— Istruzione operativa 1 —
Indica se ciascuna delle seguenti affermazioni concorda con il brano sulla nascita di Manziana. Rispondi sì o no e cita testualmente le parole decisive. (a) Il legname del bosco serviva a Roma soprattutto per ricostruire la basilica vaticana. (b) I primi coloni arrivarono dalla Liguria e dal Piemonte. (c) I primi "capannari" erano fuorusciti politici fiorentini.
— Istruzione operativa 2 —
Riscrivi il tratto del brano sulla nascita di Manziana che va da "Un nucleo stabile" fino a "ritorno dei Medici.", sostituendo "coloni" con "contadini".

— Estratto del documento —
◆ ◆ ◆ ◆
La Storia

Verso la nascita di Manziana

L’area manziate non rimase del tutto spopolata. Nel secondo ’400 e nei primi anni del secolo seguente il bosco vide all’opera carbonai e tagliatori di legna, che vivevano in rustici ricoveri nella cerreta; il legname, in particolare, era necessario a Roma, per i lavori di abbellimento artistico ed edilizio della città, soprattutto per la riedificazione della basilica vaticana.
Un nucleo stabile di capanne presso il bosco era visibile nel 1526, mentre a Roma operava un numero elevato di artisti e maestranze della Toscana. Poi, verso la metà del secolo, il S. Spirito decise di passare alla gestione diretta delle proprie terre, a causa del continuo e consistente bisogno di carbone e derrate alimentari per la propria attività. Nacque così l’idea di attirare coloni nel feudo di S. Pupa - a lavorare per conto dell’Archiospedale - offrendo loro lembi di terra da diboscare e poi coltivare. E i coloni cominciarono a venire dalla Toscana interna, dall’Umbria, dalle Marche. Furono questi i primi "capannari". Gente povera e bisognosa di lavorare, non certo (come a lungo si è detto) fuorusciti politici fiorentini che fuggivano il ritorno dei Medici.
◆ ◆ ◆ ◆
Voci di dati salvate

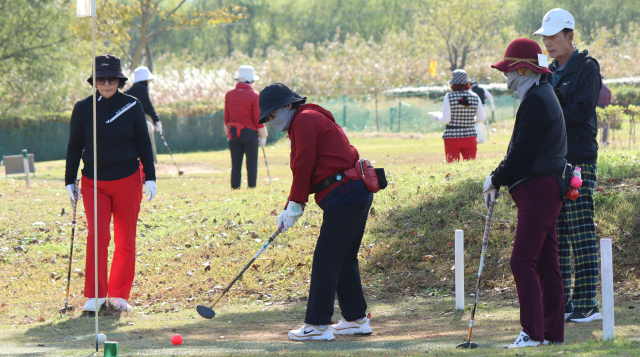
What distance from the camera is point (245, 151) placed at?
12633mm

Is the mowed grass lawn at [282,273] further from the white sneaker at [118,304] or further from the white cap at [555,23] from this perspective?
the white cap at [555,23]

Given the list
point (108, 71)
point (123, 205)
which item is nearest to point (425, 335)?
point (123, 205)

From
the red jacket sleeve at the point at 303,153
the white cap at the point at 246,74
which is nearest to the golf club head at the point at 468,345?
the red jacket sleeve at the point at 303,153

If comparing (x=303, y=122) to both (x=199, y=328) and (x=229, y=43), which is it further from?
(x=229, y=43)

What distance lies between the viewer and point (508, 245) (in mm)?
7754

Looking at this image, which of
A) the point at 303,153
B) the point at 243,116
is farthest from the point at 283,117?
the point at 243,116

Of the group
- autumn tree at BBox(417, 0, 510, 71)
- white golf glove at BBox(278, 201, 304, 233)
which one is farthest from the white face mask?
autumn tree at BBox(417, 0, 510, 71)

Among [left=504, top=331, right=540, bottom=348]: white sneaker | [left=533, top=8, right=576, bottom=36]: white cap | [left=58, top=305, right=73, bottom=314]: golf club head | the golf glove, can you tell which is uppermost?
[left=533, top=8, right=576, bottom=36]: white cap

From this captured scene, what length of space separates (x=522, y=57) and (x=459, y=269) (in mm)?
2278

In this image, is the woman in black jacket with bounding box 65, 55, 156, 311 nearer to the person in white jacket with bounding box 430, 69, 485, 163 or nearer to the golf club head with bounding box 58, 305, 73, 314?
the golf club head with bounding box 58, 305, 73, 314

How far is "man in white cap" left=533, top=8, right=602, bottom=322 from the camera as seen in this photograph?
5.30m

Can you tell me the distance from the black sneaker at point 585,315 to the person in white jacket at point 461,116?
5.04 metres

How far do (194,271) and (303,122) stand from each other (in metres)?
3.85

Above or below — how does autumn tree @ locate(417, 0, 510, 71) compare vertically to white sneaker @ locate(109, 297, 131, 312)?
◆ ◆ ◆ ◆
— Risultato 1 —
(a) Sì: "soprattutto per la riedificazione della basilica vaticana".
(b) No: "i coloni cominciarono a venire dalla Toscana interna, dall’Umbria, dalle Marche".
(c) No: "non certo (come a lungo si è detto) fuorusciti politici fiorentini".

— Risultato 2 —
Un nucleo stabile di capanne presso il bosco era visibile nel 1526, mentre a Roma operava un numero elevato di artisti e maestranze della Toscana. Poi, verso la metà del secolo, il S. Spirito decise di passare alla gestione diretta delle proprie terre, a causa del continuo e consistente bisogno di carbone e derrate alimentari per la propria attività. Nacque così l’idea di attirare contadini nel feudo di S. Pupa - a lavorare per conto dell’Archiospedale - offrendo loro lembi di terra da diboscare e poi coltivare. E i contadini cominciarono a venire dalla Toscana interna, dall’Umbria, dalle Marche. Furono questi i primi "capannari". Gente povera e bisognosa di lavorare, non certo (come a lungo si è detto) fuorusciti politici fiorentini che fuggivano il ritorno dei Medici.